■ TASK REQUIREMENTS
a - Answer these questions from the blog post on the Annunciation and infertility:
(i) Where was the writer sitting when the Gospel struck?
(ii) Which city in Galilee was the angel Gabriel sent to?
(iii) What name was Mary told to give her son?
b - Translate this sentence from the blog post on the Annunciation and infertility into Spanish: "And of his kingdom there shall be no end."

■ SELECTED PASSAGE
========================

Tuesday, March 25, 2014

Annunciation and Infertility

I was sitting in Mass today, which is a very good place to sit, and I was listening to the readings that I have heard many times before and the Gospel whacked me straight in the heart. It was a pretty personal whack so I apologize in advance if this post is hard to follow.
Here, you read the Gospel and see if anything strikes you.


LUKE 1:26-38
26 And in the sixth month, the angel Gabriel was sent from God into a city of Galilee, called Nazareth,
27 To a virgin espoused to a man whose name was Joseph, of the house of David; and the virgin's name was Mary.
28 And the angel being come in, said unto her: Hail, full of grace, the Lord is with thee: blessed art thou among women.
29 Who having heard, was troubled at his saying, and thought with herself what manner of salutation this should be.
30 And the angel said to her: Fear not, Mary, for thou hast found grace with God.
31 Behold thou shalt conceive in thy womb, and shalt bring forth a son; and thou shalt call his name Jesus.
32 He shall be great, and shall be called the Son of the most High; and the Lord God shall give unto him the throne of David his father; and he shall reign in the house of Jacob for ever.
33 And of his kingdom there shall be no end.

========================

■ DATASET EXTRACT
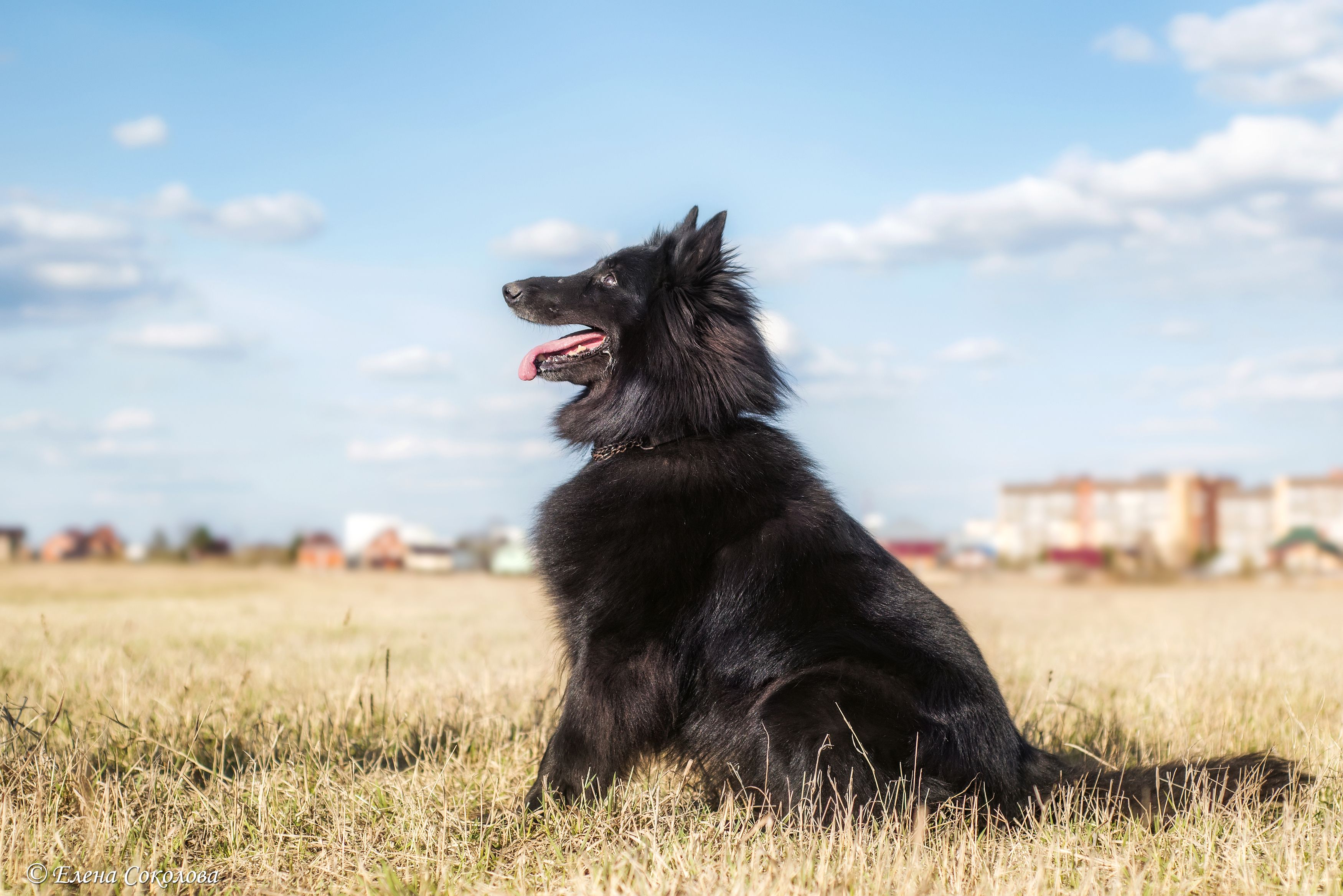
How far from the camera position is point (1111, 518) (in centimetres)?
4922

========================

■ RESPONSES IN ORDER
a -
(i) In Mass
(ii) Nazareth
(iii) Jesus

b - Y de su reino no habrá fin.